By Monica Torres
Working moms still experience guilt and criticism from the outside world for choosing to work than stay at home and raise their children full-time. “Am I sacrificing being a better parent for being a better worker?” they worry as they miss practices and recitals to meet deadlines. No one is immune to this nagging guilt. Even famous working mothers like tennis star Serena Williams have said they have felt the heartache of missing a child’s milestone for their job.
But for all you guilty working parents out there, research is on your side. There is new research published in Work, Employment and Society that can help assuage your worries that you are holding your children back with your career. In 2015, initial results of this study found that daughters of working mothers can perform better at their jobs than daughters of stay-at-home moms. Now, in the final version of Kathleen L McGinn and her colleagues’ study, the two surveys of more than 100,000 men and women across 29 countries have even more evidence: for daughters, not only does having a working mom improve your career, you will also end up just as happy as children of stay-at-home moms.
Daughters of working moms more likely to be employed and earn more
Daughters, not sons, have their careers influenced by having a working mom, the researchers found. Compared with daughters of full-time stay-at-home moms, daughters who grew up with a working mom were 1.21 times more likely to be employed, 1.29 times more likely to manage others, and they spent 44 more minutes at their jobs, even after controlling for gender attitudes. They also were more likely to earn more money. Among the American mothers, working daughters of employed mothers ended up earning an average of $1,880 more than daughters of stay-at-home moms. They were also able to have satisfying lives outside of work. Having a stay-at-home mom or a working mom made no difference in self-reported overall happiness for men or women.

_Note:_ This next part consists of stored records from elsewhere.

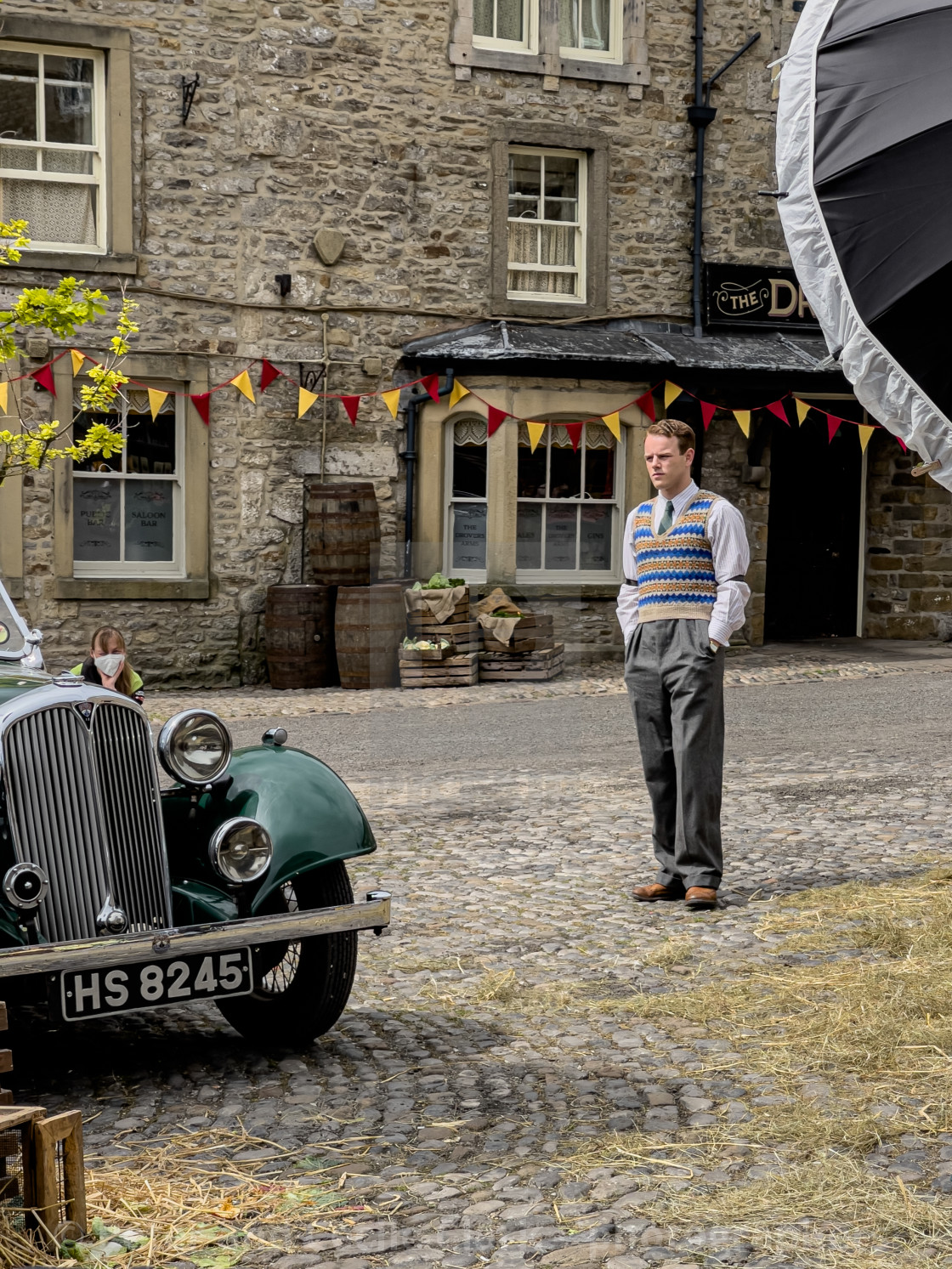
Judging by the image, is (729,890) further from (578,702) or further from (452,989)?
(578,702)

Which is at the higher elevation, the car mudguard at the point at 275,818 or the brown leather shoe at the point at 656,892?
the car mudguard at the point at 275,818

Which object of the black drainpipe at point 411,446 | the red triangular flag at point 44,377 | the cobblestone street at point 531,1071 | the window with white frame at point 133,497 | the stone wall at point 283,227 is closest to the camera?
the cobblestone street at point 531,1071

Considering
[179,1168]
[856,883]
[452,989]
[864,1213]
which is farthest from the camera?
[856,883]

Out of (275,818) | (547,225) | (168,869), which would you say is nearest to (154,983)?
(168,869)

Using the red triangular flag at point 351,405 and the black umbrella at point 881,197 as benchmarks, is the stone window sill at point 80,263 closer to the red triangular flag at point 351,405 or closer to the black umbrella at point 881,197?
the red triangular flag at point 351,405

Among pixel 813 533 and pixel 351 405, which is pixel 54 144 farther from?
pixel 813 533

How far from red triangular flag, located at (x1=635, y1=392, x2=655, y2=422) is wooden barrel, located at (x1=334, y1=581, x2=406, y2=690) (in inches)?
143

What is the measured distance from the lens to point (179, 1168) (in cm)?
357

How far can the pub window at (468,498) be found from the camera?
1605cm

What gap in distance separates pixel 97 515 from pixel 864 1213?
1266 centimetres

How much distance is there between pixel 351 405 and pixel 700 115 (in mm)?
5112

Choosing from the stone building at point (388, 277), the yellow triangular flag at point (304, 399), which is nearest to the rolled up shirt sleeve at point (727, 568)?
the stone building at point (388, 277)

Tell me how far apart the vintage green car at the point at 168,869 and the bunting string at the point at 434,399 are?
33.6 feet

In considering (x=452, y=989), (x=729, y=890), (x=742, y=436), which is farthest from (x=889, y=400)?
(x=742, y=436)
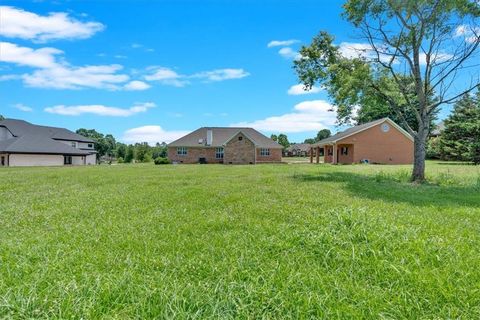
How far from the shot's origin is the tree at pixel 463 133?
98.3 feet

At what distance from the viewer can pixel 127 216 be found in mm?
6195

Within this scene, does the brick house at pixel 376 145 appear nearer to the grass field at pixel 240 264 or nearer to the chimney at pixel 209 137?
the chimney at pixel 209 137

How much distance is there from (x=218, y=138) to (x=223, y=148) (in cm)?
293

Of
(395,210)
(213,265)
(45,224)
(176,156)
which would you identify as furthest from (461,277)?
(176,156)

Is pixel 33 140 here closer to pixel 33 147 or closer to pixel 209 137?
pixel 33 147

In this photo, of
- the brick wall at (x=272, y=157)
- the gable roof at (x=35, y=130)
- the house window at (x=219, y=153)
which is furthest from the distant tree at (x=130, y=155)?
the brick wall at (x=272, y=157)

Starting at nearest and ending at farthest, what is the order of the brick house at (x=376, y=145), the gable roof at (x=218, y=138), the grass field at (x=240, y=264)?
1. the grass field at (x=240, y=264)
2. the brick house at (x=376, y=145)
3. the gable roof at (x=218, y=138)

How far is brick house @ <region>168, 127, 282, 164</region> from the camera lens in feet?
132

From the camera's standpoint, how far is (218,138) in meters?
43.6

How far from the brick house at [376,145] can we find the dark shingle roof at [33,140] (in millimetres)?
36298

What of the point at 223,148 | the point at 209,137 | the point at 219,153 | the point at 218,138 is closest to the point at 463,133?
the point at 223,148

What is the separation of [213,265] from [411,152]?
120 feet

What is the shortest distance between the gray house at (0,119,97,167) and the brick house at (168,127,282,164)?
15.9 metres

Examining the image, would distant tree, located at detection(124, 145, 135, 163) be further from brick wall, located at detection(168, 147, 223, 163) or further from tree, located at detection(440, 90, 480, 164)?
tree, located at detection(440, 90, 480, 164)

What’s causing this career boost for daughters? It may help daughters to see what they can become through working role models. “Associations between maternal employment and daughters’ employment outcomes were stronger for women with children at home, suggesting daughters tap into behavioral examples garnered by observing their own mothers,” the study concluded.
Sons may not have their careers influenced by their moms, but a working mom influenced how they helped out at home. Sons were more likely to have an egalitarian gender attitude when they had a working mom role model. Sons of working moms were more likely to pitch in with raising their families. They spent an extra 50 minutes each week caring for family members, compared with sons of stay-at-home moms.
The study is good news for those of us who worry about the long-term effects our career choices have on our children.
“Women are socialized to believe mothers should stay home with their children, so when you separate from your kids every day for work, it can be painful,” McGuinn said about the findings. “As we gradually understand that our children aren’t suffering, I hope the guilt will go away.”